EXERCISE DESCRIPTION: Return the text of each of the following entries word for word, omitting the pictures from your answer.

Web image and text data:
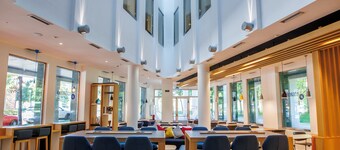 Holiday Inn Express Logrono Rioja by IHG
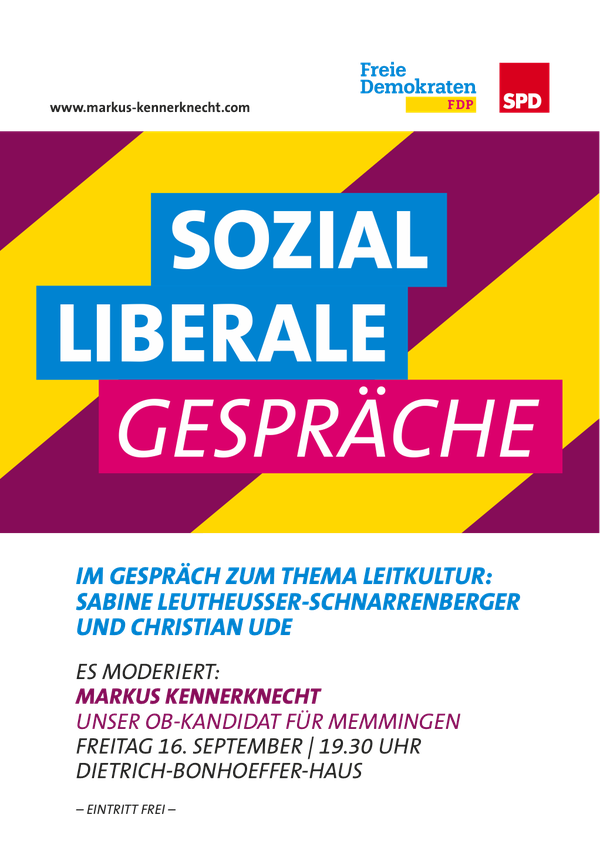 FDP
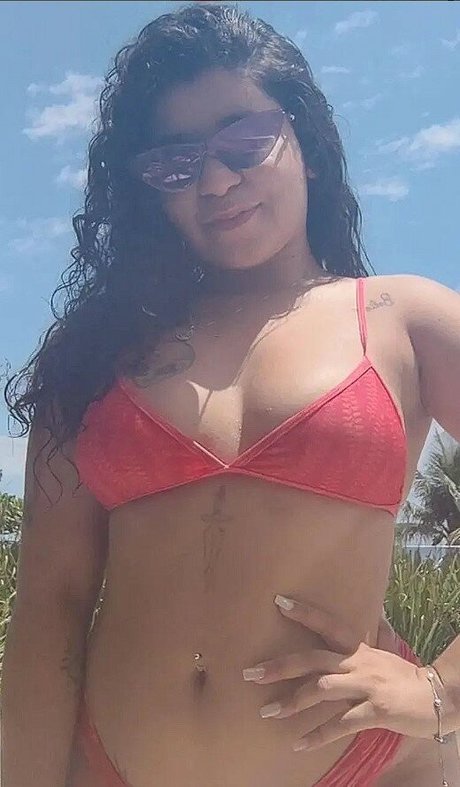 milf strip onlyfans free porn galleries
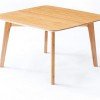 Small Coffee Table Square Tatami Table Storage Basket 2 Sponge Cushions Living Room Furniture Small Coffee Table Square Tatami Table Storage Basket 2 Sponge Cushions Living Room Furniture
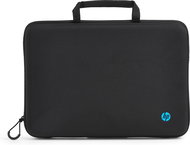 HP MOBILITY 11.6 LAPTOP CASE - Laptop Bag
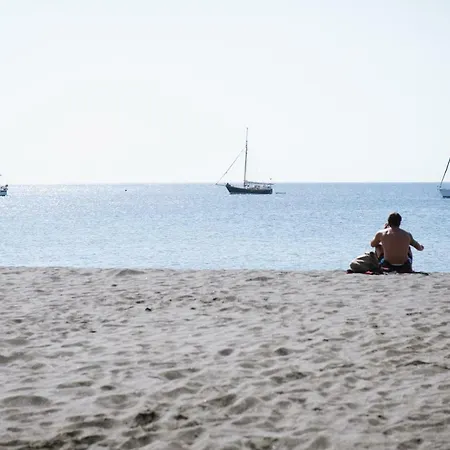 Ocean View * Gran Tarajal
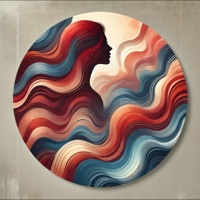 Feeling Free - Single - Florian Wreedt & Lejkeys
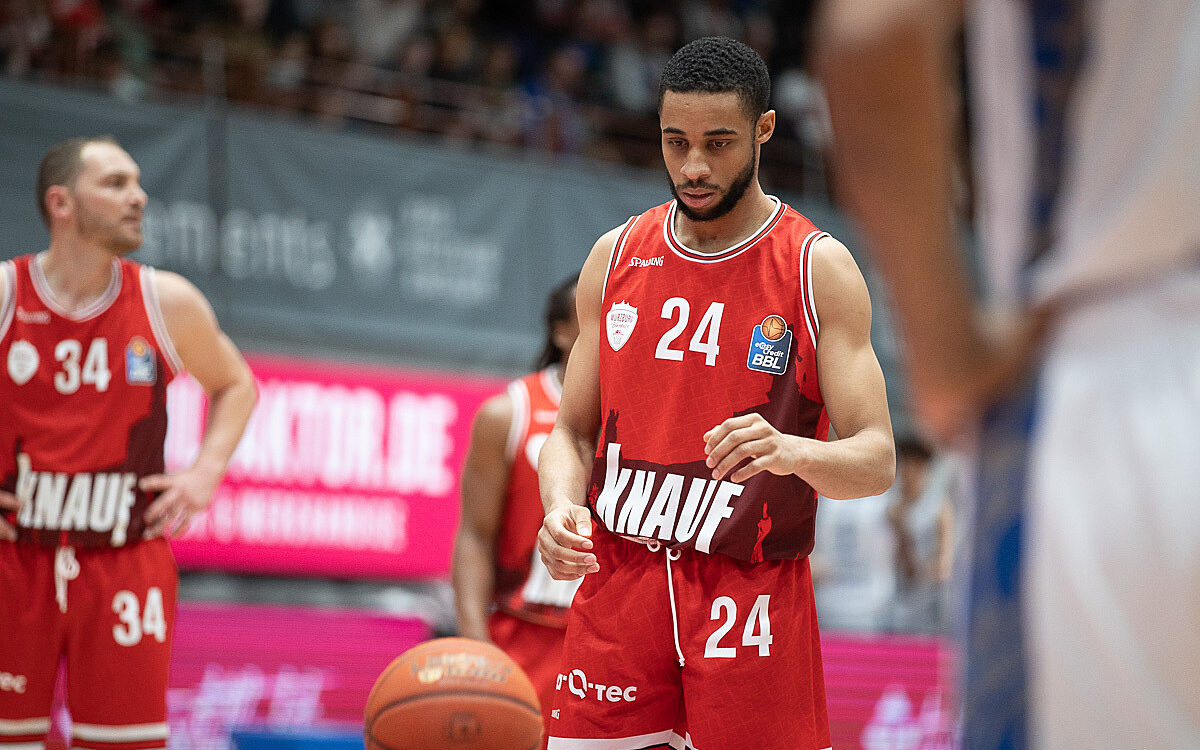 2022 12 09 Wuerzburg Baskets 34 2022 12 09 Wuerzburg Baskets 34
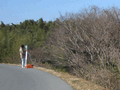 sokuryo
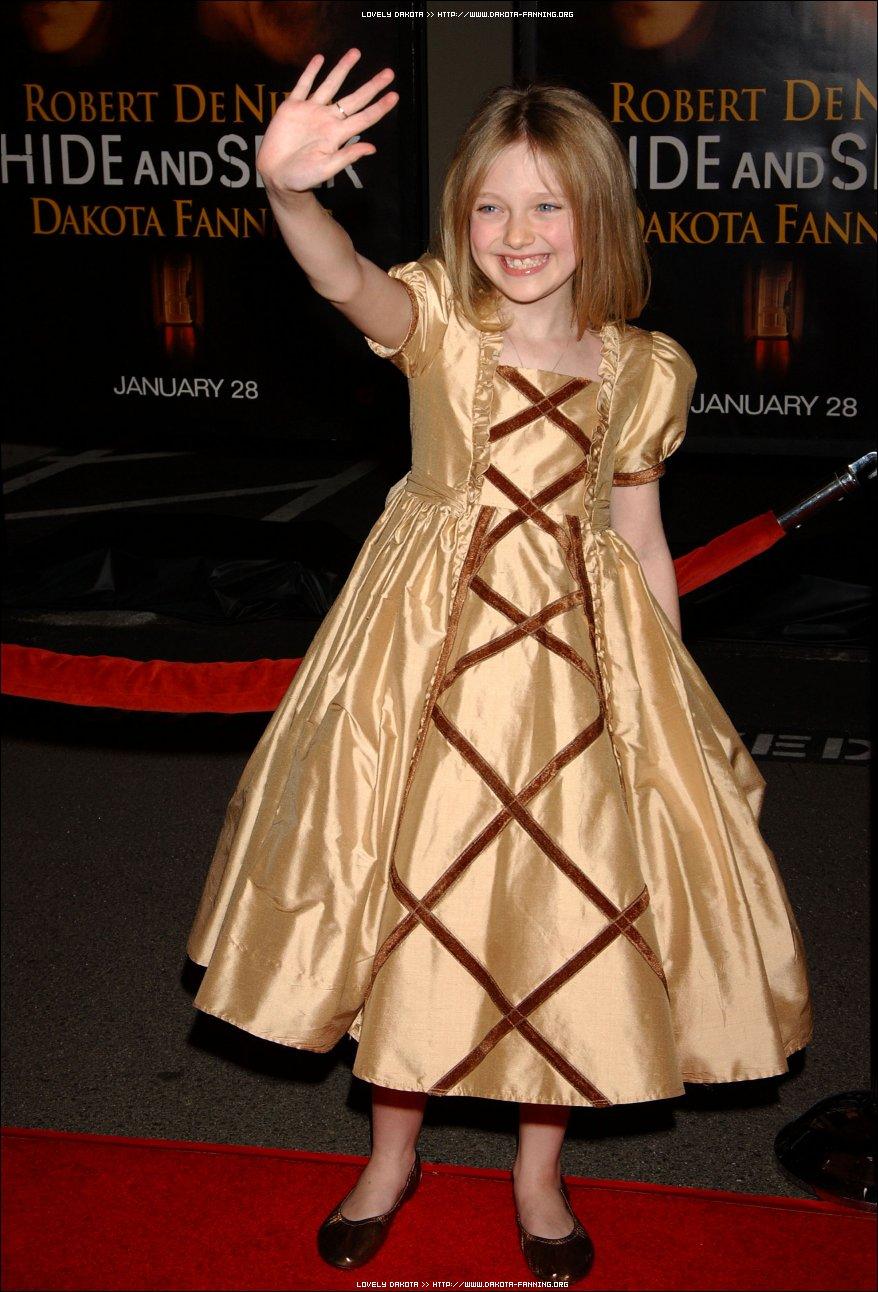 DakotaHASPremiere101.jpg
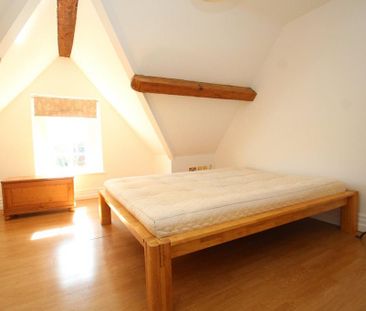 2 bedroom house to rent - Photo 3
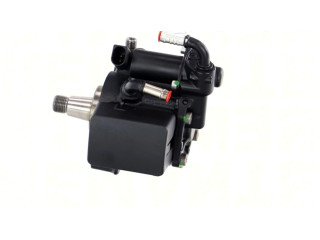 Топливный насос 5WS40891, 5WS40891    Skoda Rapid (NH)   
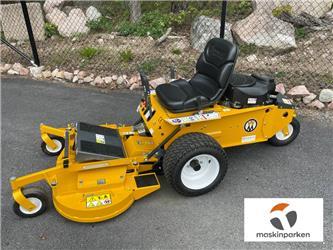 Walker R21 **Höstkampanj**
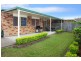 10 Cutter Court, Helensvale QLD 4212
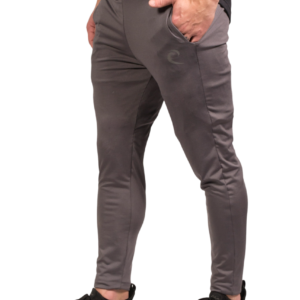 Detalle cordón ajustable Jogging Training Angel Hombre
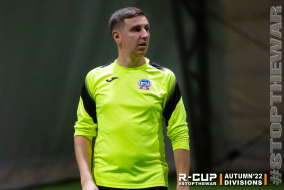 <a href="https://st.getinfootball.com/albums/1078676/6346e9037e9c2_1920.jpg" target="_blank">Завантажити оригінал</a>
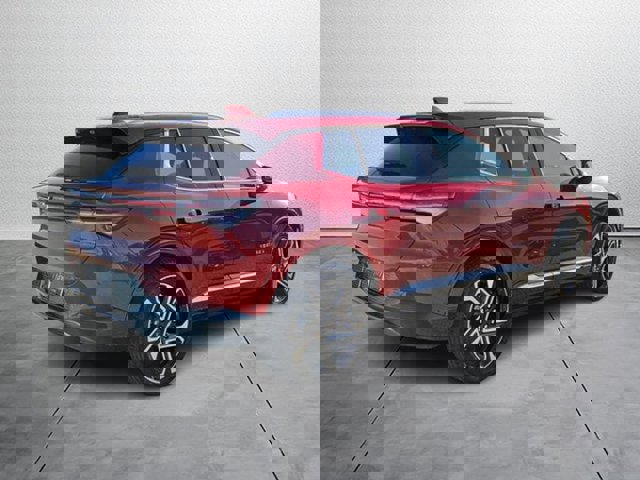 Click to view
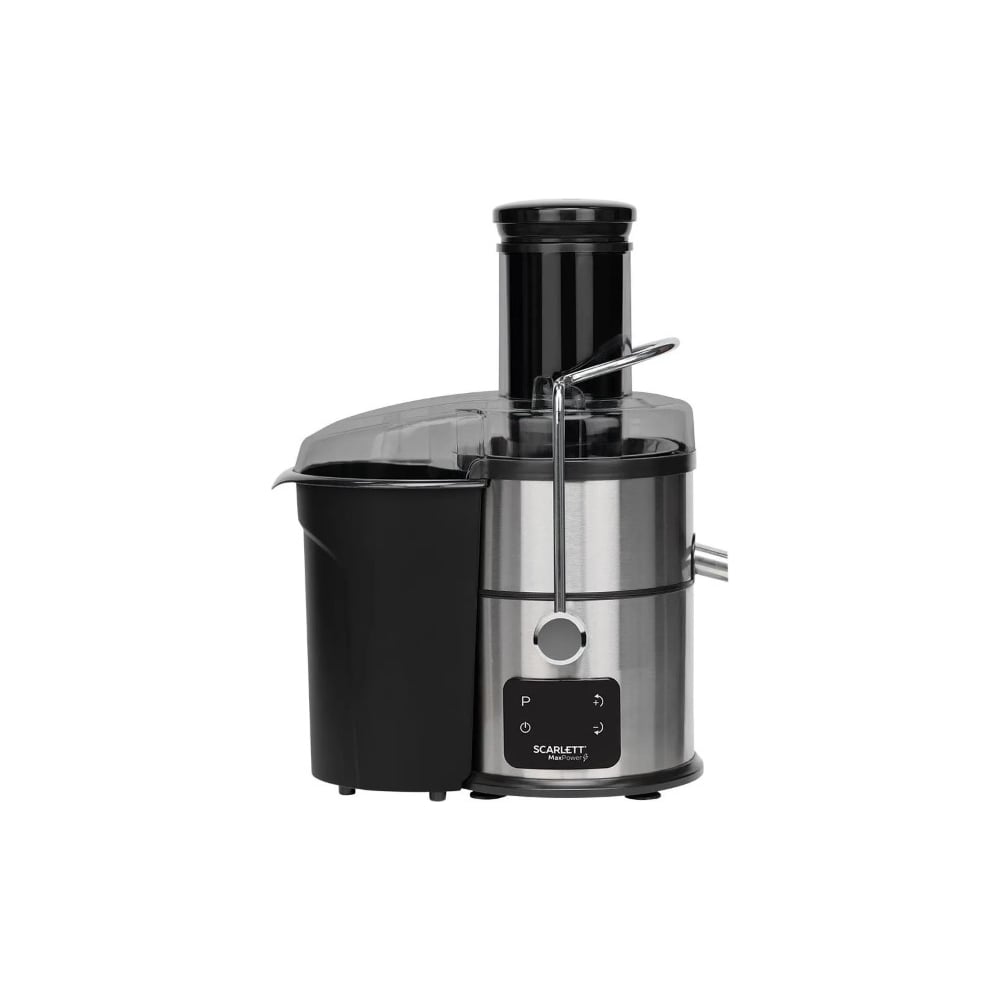 Соковыжималка Scarlett SC-JE50S62 - выгодная цена, отзывы ...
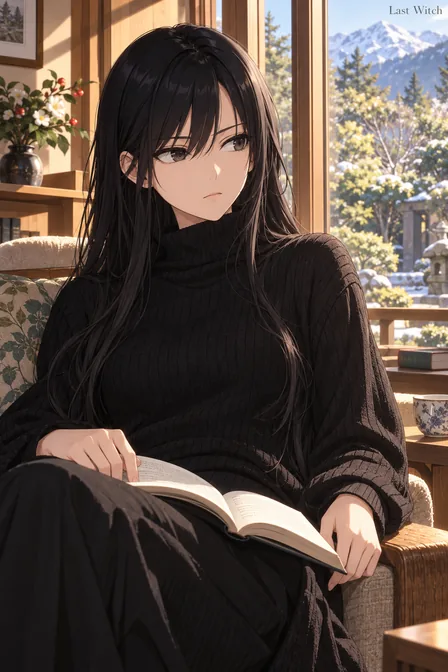 Arisu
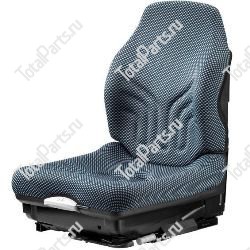 SIZE 170x325x460x460x660x СИДЕНЬЕ ОПЕРАТОРА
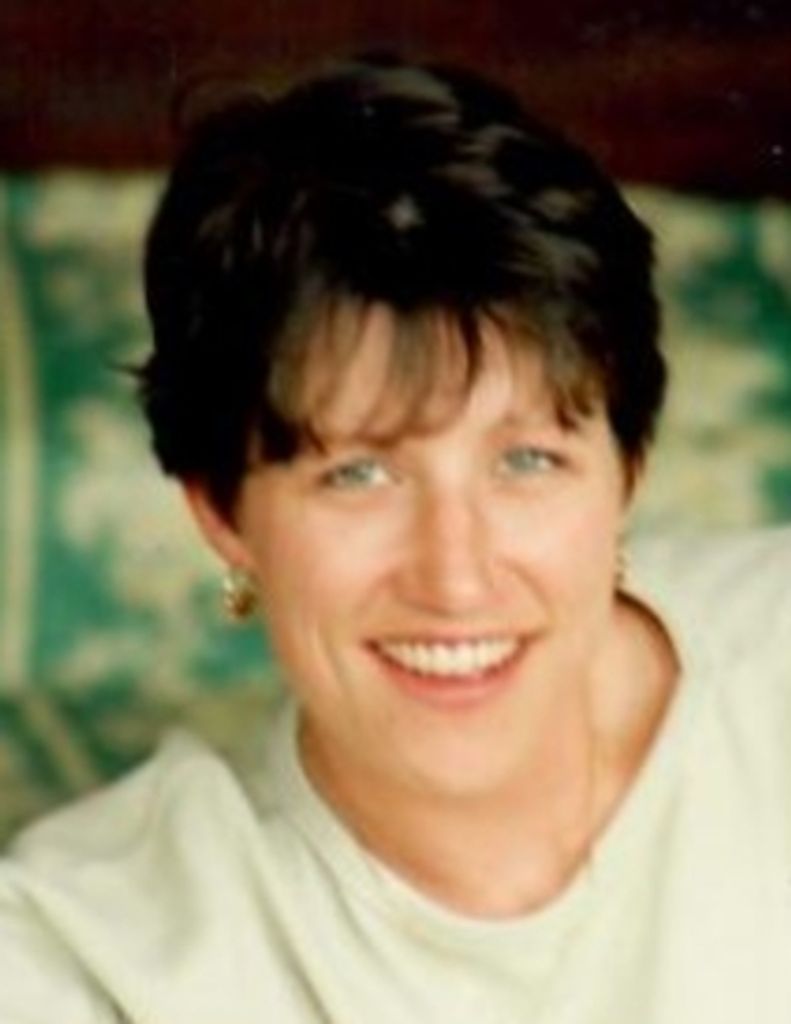 Lisa M. (Kelley) O'Neill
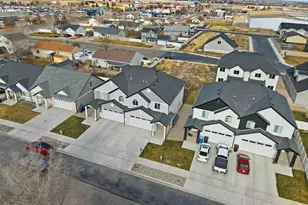1192 W 1130 S, Payson, UT 84651 - Photo 24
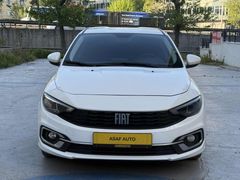 *ASAF* AUTO* DAN *2021* MODEL* EGEA* 1.6 *URBAN*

RESULT OF THE EXERCISE:
 Holiday Inn Express Logrono Rioja by IHG
 FDP
 milf strip onlyfans free porn galleries
 Small Coffee Table Square Tatami Table Storage Basket 2 Sponge Cushions Living Room Furniture Small Coffee Table Square Tatami Table Storage Basket 2 Sponge Cushions Living Room Furniture
 HP MOBILITY 11.6 LAPTOP CASE - Laptop Bag
 Ocean View * Gran Tarajal
 Feeling Free - Single - Florian Wreedt & Lejkeys
 2022 12 09 Wuerzburg Baskets 34 2022 12 09 Wuerzburg Baskets 34
 sokuryo
 DakotaHASPremiere101.jpg
 2 bedroom house to rent - Photo 3
 Топливный насос 5WS40891, 5WS40891    Skoda Rapid (NH)   
 Walker R21 **Höstkampanj**
 10 Cutter Court, Helensvale QLD 4212
 Detalle cordón ajustable Jogging Training Angel Hombre
 <a href="https://st.getinfootball.com/albums/1078676/6346e9037e9c2_1920.jpg" target="_blank">Завантажити оригінал</a>
 Click to view
 Соковыжималка Scarlett SC-JE50S62 - выгодная цена, отзывы ...
 Arisu
 SIZE 170x325x460x460x660x СИДЕНЬЕ ОПЕРАТОРА
 Lisa M. (Kelley) O'Neill
1192 W 1130 S, Payson, UT 84651 - Photo 24
 *ASAF* AUTO* DAN *2021* MODEL* EGEA* 1.6 *URBAN*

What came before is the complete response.